Les usages interdits, énoncés clairement

Deux interdits ne se négocient pas et doivent figurer dans vos conditions, votre interface et votre politique d'application : aucun mineur, sous aucune forme ni aucun prétexte ; et aucune image de personnes réelles identifiables sans leur consentement. Le second est ce qui sépare un produit pour adultes légitime d'un outil de harcèlement, et il fait de plus en plus l'objet de législations dédiées aux images intimes non consenties.

Ce qu'il faut conserver, et ce qu'il ne faut pas

Il y a ici une vraie tension. Enquêter sur des abus réclame des traces ; la protection des données réclame une conservation minimale. La résolution consiste à séparer la preuve du contenu : gardez les métadonnées qui prouvent le processus — qu'une confirmation a été donnée, quand, par quel compte — et ne gardez pas les images plus longtemps que la livraison ne l'exige.

  • À conserver : identifiant du job, compte, horodatage, l'affirmation de consentement, le preset utilisé.
  • À ne pas conserver : la photo source ou le résultat, au-delà de la courte fenêtre nécessaire à la livraison.
  • Journalisez les accès à tout cela, car une piste d'audit que personne ne peut inspecter n'est pas une piste d'audit.

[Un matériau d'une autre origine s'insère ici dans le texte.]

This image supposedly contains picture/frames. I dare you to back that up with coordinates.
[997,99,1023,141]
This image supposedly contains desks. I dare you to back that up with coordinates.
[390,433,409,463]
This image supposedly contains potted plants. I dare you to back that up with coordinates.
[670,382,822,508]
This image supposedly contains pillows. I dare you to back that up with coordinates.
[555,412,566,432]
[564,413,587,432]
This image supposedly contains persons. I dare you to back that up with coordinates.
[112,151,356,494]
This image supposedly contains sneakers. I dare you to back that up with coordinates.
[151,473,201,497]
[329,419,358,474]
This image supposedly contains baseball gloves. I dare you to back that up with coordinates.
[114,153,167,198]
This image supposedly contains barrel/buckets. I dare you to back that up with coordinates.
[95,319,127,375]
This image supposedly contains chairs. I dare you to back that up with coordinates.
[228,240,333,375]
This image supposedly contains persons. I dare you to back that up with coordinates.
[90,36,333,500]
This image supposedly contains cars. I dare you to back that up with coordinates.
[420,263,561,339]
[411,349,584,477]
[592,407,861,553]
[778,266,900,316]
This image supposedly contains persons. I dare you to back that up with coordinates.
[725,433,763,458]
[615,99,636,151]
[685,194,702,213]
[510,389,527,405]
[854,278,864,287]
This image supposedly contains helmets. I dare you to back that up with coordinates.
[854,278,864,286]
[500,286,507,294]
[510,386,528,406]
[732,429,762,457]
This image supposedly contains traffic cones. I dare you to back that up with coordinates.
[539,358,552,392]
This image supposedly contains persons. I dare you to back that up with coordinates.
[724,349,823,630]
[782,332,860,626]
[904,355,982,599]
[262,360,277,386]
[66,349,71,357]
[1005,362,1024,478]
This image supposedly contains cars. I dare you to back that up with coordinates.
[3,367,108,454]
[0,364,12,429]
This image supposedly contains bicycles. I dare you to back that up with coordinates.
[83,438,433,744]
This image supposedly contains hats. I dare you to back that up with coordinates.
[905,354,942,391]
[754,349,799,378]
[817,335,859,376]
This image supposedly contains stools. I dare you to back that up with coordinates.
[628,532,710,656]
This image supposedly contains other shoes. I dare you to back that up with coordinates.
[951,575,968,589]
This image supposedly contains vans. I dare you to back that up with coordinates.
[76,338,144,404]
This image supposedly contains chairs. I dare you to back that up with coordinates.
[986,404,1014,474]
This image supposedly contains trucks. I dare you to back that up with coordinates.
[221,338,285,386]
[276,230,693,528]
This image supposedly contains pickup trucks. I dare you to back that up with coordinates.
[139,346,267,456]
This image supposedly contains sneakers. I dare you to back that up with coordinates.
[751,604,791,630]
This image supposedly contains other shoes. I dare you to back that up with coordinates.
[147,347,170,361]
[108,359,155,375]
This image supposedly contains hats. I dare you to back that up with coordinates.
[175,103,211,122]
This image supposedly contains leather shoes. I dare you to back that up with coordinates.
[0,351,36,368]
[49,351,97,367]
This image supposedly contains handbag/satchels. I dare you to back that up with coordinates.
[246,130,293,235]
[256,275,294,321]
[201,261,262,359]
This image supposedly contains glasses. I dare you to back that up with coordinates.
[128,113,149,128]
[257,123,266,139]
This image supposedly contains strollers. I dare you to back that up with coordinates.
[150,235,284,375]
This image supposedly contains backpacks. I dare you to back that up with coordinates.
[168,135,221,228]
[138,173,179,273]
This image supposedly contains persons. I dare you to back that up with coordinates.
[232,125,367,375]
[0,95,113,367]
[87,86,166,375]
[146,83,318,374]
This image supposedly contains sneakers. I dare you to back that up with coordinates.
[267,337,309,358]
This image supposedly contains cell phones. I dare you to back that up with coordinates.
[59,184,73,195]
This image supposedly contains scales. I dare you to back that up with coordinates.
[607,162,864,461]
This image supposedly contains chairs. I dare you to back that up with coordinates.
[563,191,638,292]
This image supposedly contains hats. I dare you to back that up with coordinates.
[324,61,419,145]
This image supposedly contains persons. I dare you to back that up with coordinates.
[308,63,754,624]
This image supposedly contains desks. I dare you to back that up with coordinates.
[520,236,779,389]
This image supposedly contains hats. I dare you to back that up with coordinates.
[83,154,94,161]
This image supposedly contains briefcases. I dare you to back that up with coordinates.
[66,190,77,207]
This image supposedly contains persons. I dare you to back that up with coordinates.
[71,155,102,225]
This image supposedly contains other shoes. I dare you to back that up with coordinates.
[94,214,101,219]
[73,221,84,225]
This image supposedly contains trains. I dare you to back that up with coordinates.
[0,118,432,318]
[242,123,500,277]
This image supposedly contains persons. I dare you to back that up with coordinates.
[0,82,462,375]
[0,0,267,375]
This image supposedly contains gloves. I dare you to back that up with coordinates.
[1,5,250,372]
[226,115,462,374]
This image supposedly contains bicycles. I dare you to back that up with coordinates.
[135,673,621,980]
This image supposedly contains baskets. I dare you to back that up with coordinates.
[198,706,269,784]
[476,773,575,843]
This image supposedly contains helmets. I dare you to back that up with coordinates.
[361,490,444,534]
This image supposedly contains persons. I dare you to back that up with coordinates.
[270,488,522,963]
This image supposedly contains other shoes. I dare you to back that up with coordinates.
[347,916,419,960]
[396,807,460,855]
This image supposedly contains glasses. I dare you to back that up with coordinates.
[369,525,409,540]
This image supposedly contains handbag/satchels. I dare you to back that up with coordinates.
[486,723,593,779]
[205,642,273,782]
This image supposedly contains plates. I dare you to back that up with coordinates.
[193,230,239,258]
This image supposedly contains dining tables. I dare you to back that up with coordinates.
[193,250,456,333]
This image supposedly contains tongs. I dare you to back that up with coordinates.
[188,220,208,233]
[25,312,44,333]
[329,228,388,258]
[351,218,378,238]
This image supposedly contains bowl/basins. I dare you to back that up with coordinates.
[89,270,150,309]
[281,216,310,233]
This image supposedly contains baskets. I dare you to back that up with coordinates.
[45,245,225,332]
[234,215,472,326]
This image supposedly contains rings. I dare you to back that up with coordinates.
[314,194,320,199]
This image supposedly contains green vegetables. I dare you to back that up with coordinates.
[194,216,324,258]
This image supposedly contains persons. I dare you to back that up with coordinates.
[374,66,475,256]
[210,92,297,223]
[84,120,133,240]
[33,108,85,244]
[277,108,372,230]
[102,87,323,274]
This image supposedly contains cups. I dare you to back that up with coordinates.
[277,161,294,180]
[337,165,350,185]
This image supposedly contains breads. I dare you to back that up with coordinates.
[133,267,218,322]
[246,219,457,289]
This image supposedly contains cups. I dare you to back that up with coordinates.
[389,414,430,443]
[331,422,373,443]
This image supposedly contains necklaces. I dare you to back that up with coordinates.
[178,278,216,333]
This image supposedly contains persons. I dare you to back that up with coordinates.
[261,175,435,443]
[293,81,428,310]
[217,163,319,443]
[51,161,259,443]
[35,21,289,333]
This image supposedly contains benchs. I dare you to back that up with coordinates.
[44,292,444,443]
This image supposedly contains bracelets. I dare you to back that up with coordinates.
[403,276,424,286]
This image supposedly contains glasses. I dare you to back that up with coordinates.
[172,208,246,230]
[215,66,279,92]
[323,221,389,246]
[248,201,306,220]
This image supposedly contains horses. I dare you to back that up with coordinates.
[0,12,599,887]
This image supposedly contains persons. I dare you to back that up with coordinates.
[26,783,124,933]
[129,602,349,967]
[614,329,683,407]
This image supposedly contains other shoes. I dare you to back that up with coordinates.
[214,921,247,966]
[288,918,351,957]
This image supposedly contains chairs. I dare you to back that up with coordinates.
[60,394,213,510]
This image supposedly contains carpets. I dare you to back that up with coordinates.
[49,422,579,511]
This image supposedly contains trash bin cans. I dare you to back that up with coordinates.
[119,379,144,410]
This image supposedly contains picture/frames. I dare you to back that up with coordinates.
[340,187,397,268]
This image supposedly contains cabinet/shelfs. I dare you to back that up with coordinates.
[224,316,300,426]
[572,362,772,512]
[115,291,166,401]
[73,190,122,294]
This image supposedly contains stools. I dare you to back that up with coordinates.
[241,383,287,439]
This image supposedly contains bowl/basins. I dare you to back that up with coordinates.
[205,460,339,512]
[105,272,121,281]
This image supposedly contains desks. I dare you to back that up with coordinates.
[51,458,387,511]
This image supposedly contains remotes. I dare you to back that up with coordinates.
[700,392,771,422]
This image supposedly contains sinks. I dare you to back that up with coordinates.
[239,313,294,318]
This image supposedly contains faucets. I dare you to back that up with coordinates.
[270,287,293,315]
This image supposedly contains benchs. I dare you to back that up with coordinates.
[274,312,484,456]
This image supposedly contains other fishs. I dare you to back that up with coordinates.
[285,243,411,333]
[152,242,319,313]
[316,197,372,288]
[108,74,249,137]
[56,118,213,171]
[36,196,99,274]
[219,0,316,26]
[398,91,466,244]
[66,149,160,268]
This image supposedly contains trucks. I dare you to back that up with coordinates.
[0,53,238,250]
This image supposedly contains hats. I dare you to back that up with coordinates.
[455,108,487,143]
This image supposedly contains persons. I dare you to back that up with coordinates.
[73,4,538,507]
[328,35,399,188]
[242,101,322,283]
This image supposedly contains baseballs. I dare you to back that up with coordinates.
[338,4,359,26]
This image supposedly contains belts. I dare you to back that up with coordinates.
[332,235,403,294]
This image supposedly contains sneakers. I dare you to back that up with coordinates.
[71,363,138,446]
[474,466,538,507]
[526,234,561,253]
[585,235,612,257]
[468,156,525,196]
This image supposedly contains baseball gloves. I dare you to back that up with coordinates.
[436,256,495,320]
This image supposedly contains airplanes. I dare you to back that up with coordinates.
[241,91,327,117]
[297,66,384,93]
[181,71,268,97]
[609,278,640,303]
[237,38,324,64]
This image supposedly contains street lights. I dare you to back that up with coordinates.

La modération est une décision produit, pas une pensée après coup

Décidez avant le lancement de ce qui se passe quand quelque chose dérape : comment un signalement atteint un humain, à quelle vitesse un compte peut être suspendu, et qui porte cette décision à 2 h du matin. Un canal de signalement qui existe et auquel on répond est aussi, en pratique, ce qui distingue une plateforme qui garde son prestataire de paiement d'une qui le perd.

Mettre les choses dans le bon ordre

Consentement imposé à la frontière de l'API, vérification de l'âge derrière une interface remplaçable, usages interdits énoncés et sanctionnés, conservation minimale des images mais conservation durable des preuves, et un canal de signalement qui aboutit à une personne. Rien de tout cela n'est de l'ingénierie exotique. C'est la différence entre une fonctionnalité qui part en production et une qui se fait retirer.

Questions fréquentes

Une case à cocher suffit-elle pour vérifier l'âge ?

Cela dépend entièrement de votre juridiction et évolue vite. Plusieurs marchés exigent désormais plus qu'une auto-déclaration, raison pour laquelle la vérification de l'âge doit se trouver derrière une interface que vous pouvez renforcer sans toucher au reste du produit.

Qui est responsable du consentement : la plateforme ou l'API ?

La plateforme entretient la relation avec la personne qui téléverse et en porte donc la responsabilité. Une API bien conçue vous soutient en refusant les requêtes dépourvues d'affirmation.

Faut-il conserver les images pour enquêter sur les abus ?

Conservez les métadonnées qui prouvent le processus, pas les images. Des images intimes conservées longtemps sont un risque qui grandit chaque jour d'existence.